(Work task)
Does each statement agree with the NIFTY market note? Answer yes or no for each and quote the exact words from the note that decide it. 1. The NIFTY ended the week with a loss of 133.25 points. 2. The weekly MACD trades above its signal line. 3. The NIFTY breached its primary rising channel in October 2018.

(Selected extract)
In the previous weekly note, we had raised concerns as the NIFTY had slipped below its 20-Week MA and the volatility index, VIX, traded at a multi-month low. It was expected that the volatility was likely to increase while there are chances of markets drifting lower. The week that went by saw the index trading precisely on the anticipated lines. After staying positive for most of the week, the NIFTY's dismal performance on the last trading day of the week saw it ending with losses on a weekly note. The headline index ended the week losing 133.25 points (-1.15%).
The coming week has the markets precariously poised once again. The India VIX has risen just 4.31% to 12.52 and continues to remain at one of its lowest levels of recent times. Although the NIFTY has rested on pattern support which in the form of a 9-month long rising trend line; this is the lower trend-line of the secondary channel that the NIFTY has formed since October 2018. On the other hand, any breach of this level will see the possibility of NIFTY testing its 50-Week MA.
The coming week may see a mild technical pullback given the fact that the markets are once again modestly oversold. However, the zone of 11375-11425 will be a crucial area to watch, and any breach of this zone will see the markets losing some more ground. We will have the levels of 11480 and 11590 while supports will come in at 11310 and 11180.
The Relative Strength Index (RSI) on the weekly chart is 48.8153. The RSI has marked a fresh 14-period low, which is bearish, and it also shows a bearish divergence against the price. The RSI has marked a new 14-period low while the NIFTY has not done so. The weekly MACD stays bearish and trades below its signal line.
The NIFTY had formed a secondary upward rising channel after it breached the primary 30-month-long rising channel in October 2018. The pattern analysis of the weekly charts shows that as of today, the index has taken support on the lower trend-line of this secondary channel.
The coming week will also see the expiry of the current derivative series. We expect the trade to remain dominated with rollover-centric activities. Much short-covering and long unwinding were seen over the past couple of days, and the markets remain relatively light as compared to the previous month. There is a room for a mild technical pullback in the markets. However, this pullback, if at all it occurs, would be just a swing trade and should not be chased. We recommend keeping exposures at modest levels and approaching the week with a good amount of caution.
In our look at Relative Rotation Graphs, we compared various sectors against CNX500 (NIFTY 500 Index), which represents over 95% of the free float market cap of all the stocks listed.
The review of Relative Rotation Graphs (RRG) shows sharp polarity between the sectors that are either likely to remain resilient or relatively outperform the broader markets and those which are expected to remain weak.

(Dataset entries)
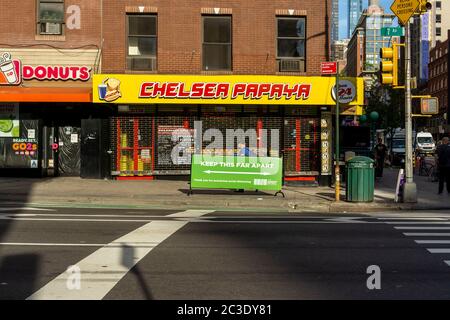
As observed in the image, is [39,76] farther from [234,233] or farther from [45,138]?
[234,233]

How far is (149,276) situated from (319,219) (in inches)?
252

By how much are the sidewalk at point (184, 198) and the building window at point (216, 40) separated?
16.9 ft

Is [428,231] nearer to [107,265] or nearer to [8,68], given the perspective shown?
[107,265]

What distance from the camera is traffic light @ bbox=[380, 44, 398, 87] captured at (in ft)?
48.0

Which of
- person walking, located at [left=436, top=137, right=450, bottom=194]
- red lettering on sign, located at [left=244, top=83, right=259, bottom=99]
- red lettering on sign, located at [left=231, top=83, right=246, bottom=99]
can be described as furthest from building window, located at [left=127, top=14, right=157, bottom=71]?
person walking, located at [left=436, top=137, right=450, bottom=194]

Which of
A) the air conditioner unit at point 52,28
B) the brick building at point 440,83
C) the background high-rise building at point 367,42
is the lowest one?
the air conditioner unit at point 52,28

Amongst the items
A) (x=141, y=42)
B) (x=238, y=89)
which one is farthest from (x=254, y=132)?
(x=141, y=42)

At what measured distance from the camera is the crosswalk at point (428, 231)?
838 cm

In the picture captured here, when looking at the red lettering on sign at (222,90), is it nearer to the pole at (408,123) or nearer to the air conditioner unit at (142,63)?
the air conditioner unit at (142,63)

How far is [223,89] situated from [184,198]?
5289mm

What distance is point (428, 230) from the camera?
1041cm

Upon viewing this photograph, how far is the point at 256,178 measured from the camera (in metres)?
15.8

(Result)
1. Yes: "The headline index ended the week losing 133.25 points (-1.15%)."
2. No: "The weekly MACD stays bearish and trades below its signal line."
3. Yes: "after it breached the primary 30-month-long rising channel in October 2018"